Preventing Pitfalls in Petrofacies Prediction

Using reservoir description and regional geology to recognize problematic non-reservoir facies in Equatorial and South Atlantic Margin Basins.
This article appeared in Vol. 17, No. 5 - 2020


Preventing Pitfalls in Petrofacies Prediction

Despite the advances in seismic and log lithology interpretation techniques in recent decades, some wells still show major variations between predicted and actual lithologies; in some cases, absence of the prognosed reservoir facies has been the primary factor in well failure. Core Lab’s rock-based approach to regional geological evaluation, which involves revisiting the exploration legacy of core and cuttings material stored in national archives, provides some interesting insights into the persistently problematic rock types – or ‘pitfall petrofacies’ – that have proven difficult, or indeed impossible, to characterize using lithology prediction methods, resulting in the recurring misinterpretation of sandstone and carbonate reservoir targets. In some cases the visual description of drill cuttings and sidewall core samples at the wellsite also fails to recognize the presence of these atypical lithologies. 

  • Figure 1: Selected cuttings thin section photomicrographs illustrating problematic lithologies related to volcanic and hydrothermal influence in South Atlantic Margin basins. In the Kwanza Basin (Angola) original volcanics (A) when hydrothermally altered to carbonate (ferroan dolomite) can be difficult to discriminate from targeted pre-salt carbonate reservoir facies on seismic and logs. Some syn-rift volcanics, such as trachyte lavas (B) have a very high gamma ray signature due to presence of abundant K-feldspar, but trachytes have a much lower density than mafic igneous rocks and can therefore be difficult to discriminate on seismic. The Tertiary succession offshore Argentina includes vitric tuff s with highly microporous matrix (up to 30%, but depending on level of recrystallization) – this rock type shows a fairly low gamma ray response and relatively low bulk density (C). Some locations also show an unusual ‘hybrid’ rock type comprising glauconitic pellets, volcanic grains and sponge spicules with interconnected interparticle pores resulting in fairly high measured porosity and permeability values (D). This silica-rich petrofacies therefore represents a potential reservoir facies. © Core Lab.

Thus it appears that some non-reservoir facies can only be fully characterized through detailed integration of petrographic data, taken from sidewall cores and/or drill cuttings, with downhole logs. The reduced acquisition of conventional and sidewall core material in recent years has further exacerbated this issue, as turbo-drilled wells lacking good quality rock material are less likely to provide the detailed lithological information required to flag the raised reservoir risk associated with these complex lithologies prior to follow-on drilling.

Comparison of predicted lithologies and/or composite log data with rock-based petrographic information in multiple sedimentary basins across the Equatorial and South Atlantic margins reveals that the main categories of non-reservoir petrofacies that can be difficult to discriminate from reservoir rocks comprise low gamma siliceous mudstones and altered igneous or hydrothermally-influenced rock types. On a regional scale the lateral and vertical distribution of these petrofacies can be related to variations in intrabasinal topography, oceanic circulation patterns and/or degree of volcanic influence during successive phases of basin evolution.

+++

Stated task
Reproduce everything in the petrofacies article from "Comparison of predicted" down to "of basin evolution.". The material after this point has no connection to the petrofacies article.

Supplied material
+++

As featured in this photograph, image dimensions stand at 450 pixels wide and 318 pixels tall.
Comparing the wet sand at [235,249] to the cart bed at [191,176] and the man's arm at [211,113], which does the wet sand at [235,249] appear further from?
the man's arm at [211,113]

+++

Output for this exercise
Comparison of predicted lithologies and/or composite log data with rock-based petrographic information in multiple sedimentary basins across the Equatorial and South Atlantic margins reveals that the main categories of non-reservoir petrofacies that can be difficult to discriminate from reservoir rocks comprise low gamma siliceous mudstones and altered igneous or hydrothermally-influenced rock types. On a regional scale the lateral and vertical distribution of these petrofacies can be related to variations in intrabasinal topography, oceanic circulation patterns and/or degree of volcanic influence during successive phases of basin evolution.